Dalam pemaparannya, Jaka menjelaskan Raperda tentang Pencegahan dan Pemberantasan Penyalahgunaan dan Peredaran Gelap Narkotika dan Prekursor Narkotika disusun sebagai upaya memperkuat langkah daerah dalam menghadapi ancaman narkoba.
“Penyalahgunaan dan peredaran gelap narkotika serta prekursor narkotika merupakan permasalahan yang tidak hanya berdampak pada aspek kesehatan masyarakat.

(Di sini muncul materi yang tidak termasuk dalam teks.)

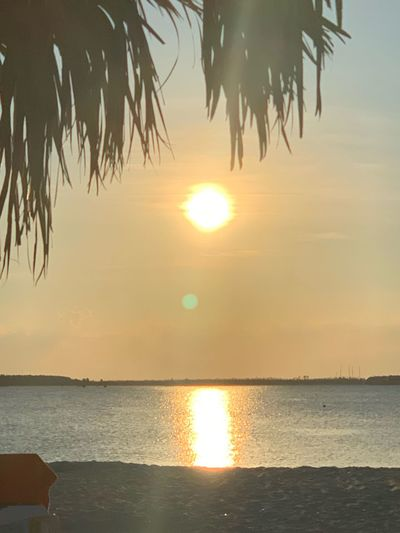 Water Sunset Sky Scenics - Nature Beauty In Nature Sea Tranquility Tranquil Scene Horizon Over Water Sun Reflection Horizon Sunlight Nature Idyllic Beach No People Land Outdoors
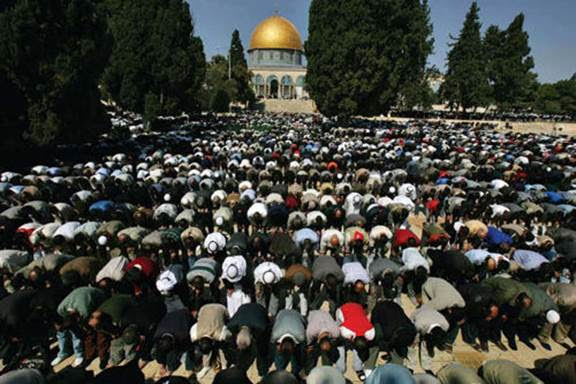 Thousands of Muslim worshippers pray during Ramadan on the Temple Mount in front of the Dome of the Rock shrine. (Muhammed Muheisen, Associated Press)
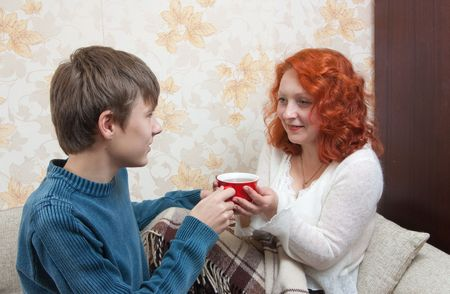 Mother is sicking and her son giving a cup of tea Stock Photo - 6474713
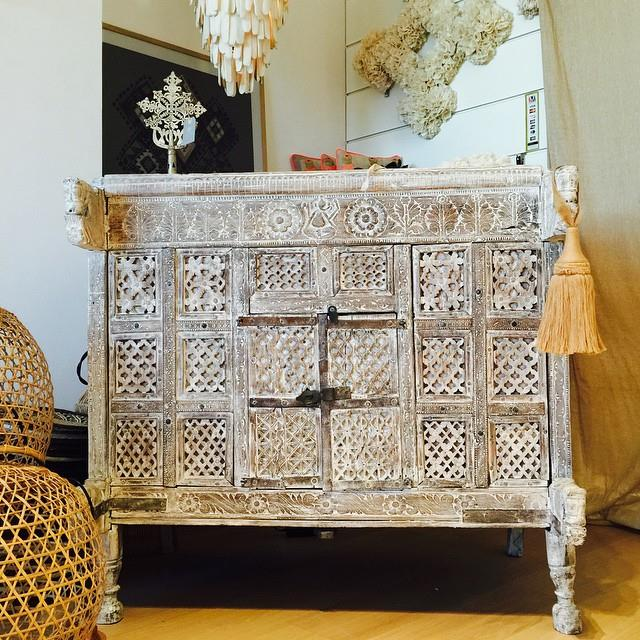 Whitewashed vintage dresser with detailed carving.jpg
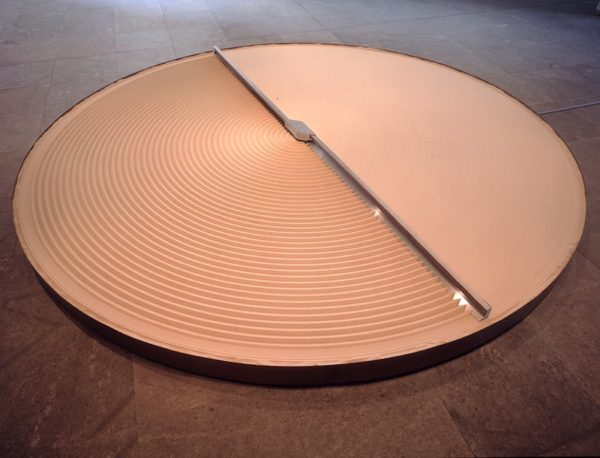 + and -, 1994-2004. Steel, aluminum, sand, and electric motor. 10 3/4 x 165 1/4 x 165 1/4 inches.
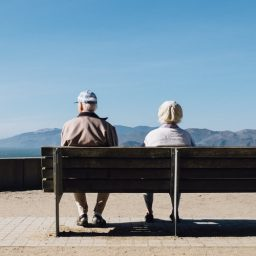 Two elderly seniors sitting on a bench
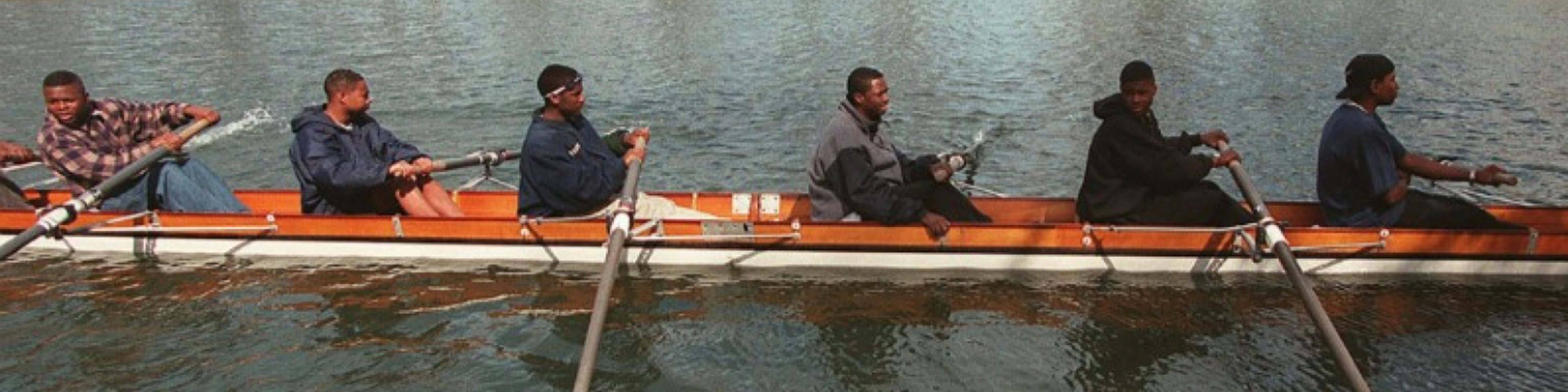 a team of young black men rowing crew
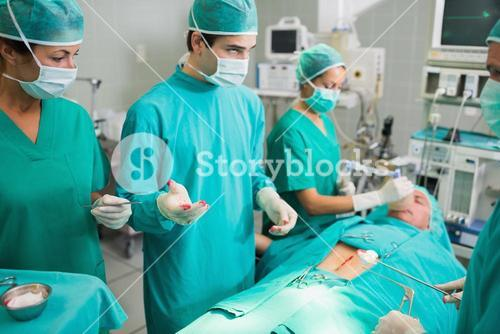 Surgeons standing next to a patient
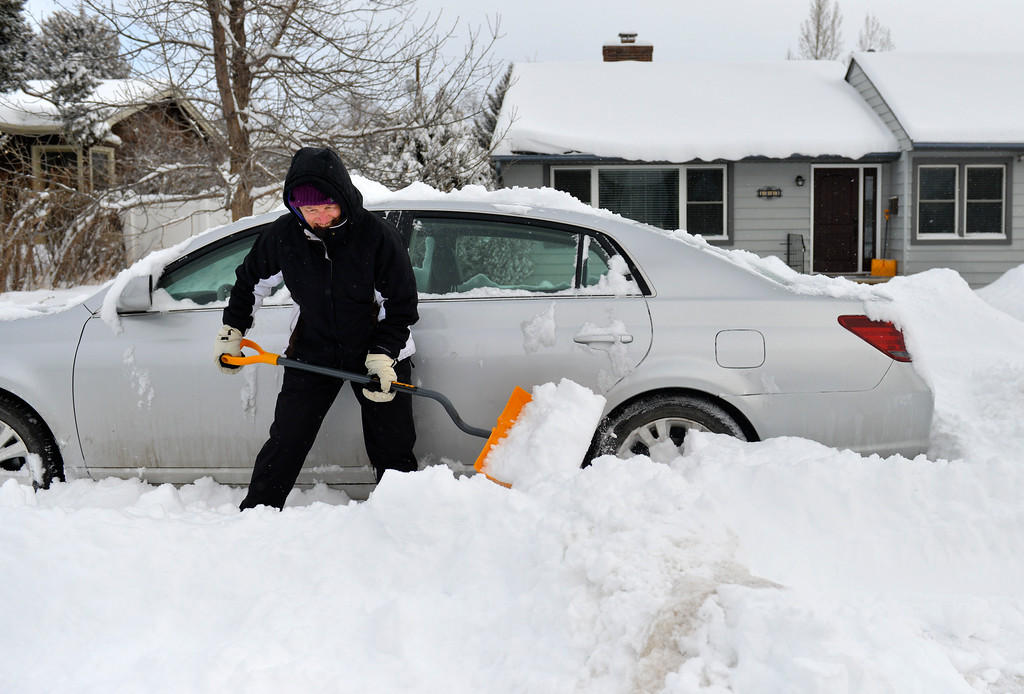 Justin Sheely | The Sheridan Press<br /> <br /> Beth Kelsey digs out her sedan from a residential street in Sheridan Friday, Feb. 9, 2018. The city of Sheridan collected 8.3 inches of snow and 11.6 inches was reported northwest of Sheridan as of 10 a.m. Friday.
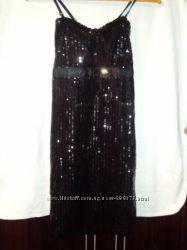 Продам эксклюзивное молодежное платье черного цвета с поетками 44 размера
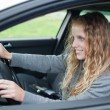 Pretty young woman driving her new car — Stock Photo #7417886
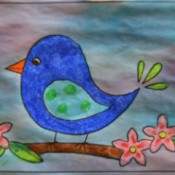 Naïve Spring Bird Greeting Card - mix up food coloring diluted with water and paint the background allowing colors to merge allow to dry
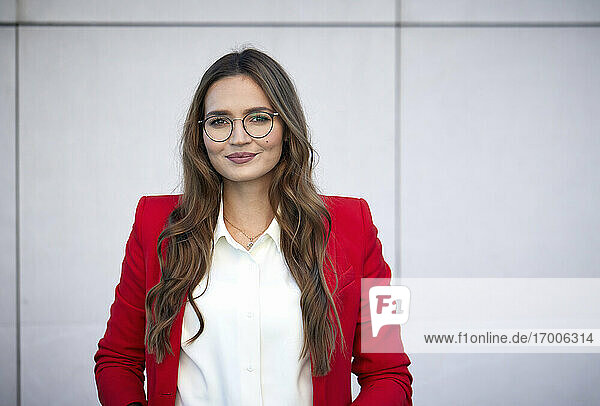 Smiling businesswoman wearing red blazer standing against wall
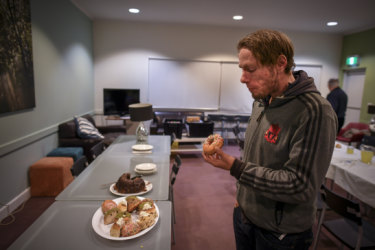 Michael, pictured at dinner,  says sleeping at the church means he is close to family in the eastern suburbs.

Namun juga berimplikasi luas terhadap stabilitas sosial, ketahanan keluarga, keamanan lingkungan serta keberlanjutan pembangunan daerah,” katanya.
Ia menjelaskan, narkotika menjadi salah satu faktor yang berpotensi menghambat pembangunan sumber daya manusia dan mengganggu terwujudnya generasi yang sehat, produktif, dan berdaya saing.
“Pemerintah daerah perlu menyusun regulasi dalam bentuk peraturan daerah dengan tujuan mengatur dan memperlancar upaya pelaksanaan fasilitasi pencegahan dan pemberantasan penyalahgunaan dan peredaran gelap narkotika dan prekursor narkotika agar dapat terselenggara secara terencana, terpadu, terkoordinasi, secara menyeluruh, dan berkelanjutan di daerah,” paparnya.
Selain mencegah masyarakat terlibat penyalahgunaan maupun peredaran gelap narkotika, regulasi tersebut juga diarahkan untuk meningkatkan partisipasi masyarakat serta memberikan kepastian hukum dalam pelaksanaan program pemberantasan narkoba di daerah.
Pada kesempatan yang sama, Jaka juga menyampaikan penjelasan mengenai usulan perubahan Perda Nomor 6 Tahun 2018 tentang Penyelenggaraan Pengelolaan Sampah.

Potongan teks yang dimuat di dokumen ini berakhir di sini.